:: Prompt ::
Omit every image, and transcribe the remaining entries exactly as given.

[[ Supplied records open ]]

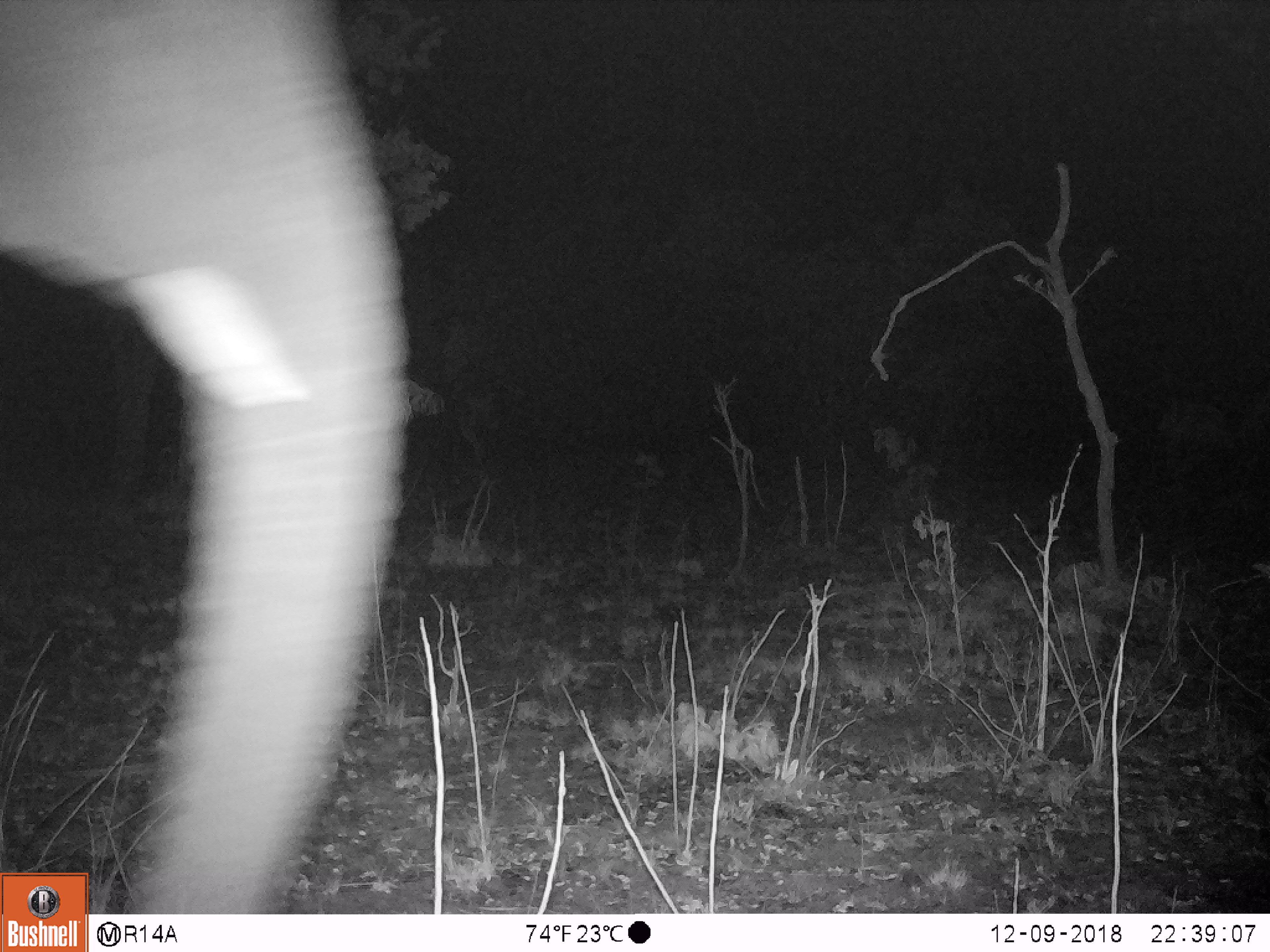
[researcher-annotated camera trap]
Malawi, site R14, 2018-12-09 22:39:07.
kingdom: Animalia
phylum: Chordata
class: Mammalia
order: Proboscidea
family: Elephantidae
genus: Loxodonta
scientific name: Loxodonta africana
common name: african savanna elephant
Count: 1.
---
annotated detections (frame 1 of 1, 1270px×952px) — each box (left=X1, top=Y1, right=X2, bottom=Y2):
african savanna elephant: (left=2, top=0, right=423, bottom=871)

[[ Supplied records closed ]]

:: Written solution ::
[researcher-annotated camera trap]
Malawi, site R14, 2018-12-09 22:39:07.
kingdom: Animalia
phylum: Chordata
class: Mammalia
order: Proboscidea
family: Elephantidae
genus: Loxodonta
scientific name: Loxodonta africana
common name: african savanna elephant
Count: 1.
---
annotated detections (frame 1 of 1, 1270px×952px) — each box (left=X1, top=Y1, right=X2, bottom=Y2):
african savanna elephant: (left=2, top=0, right=423, bottom=871)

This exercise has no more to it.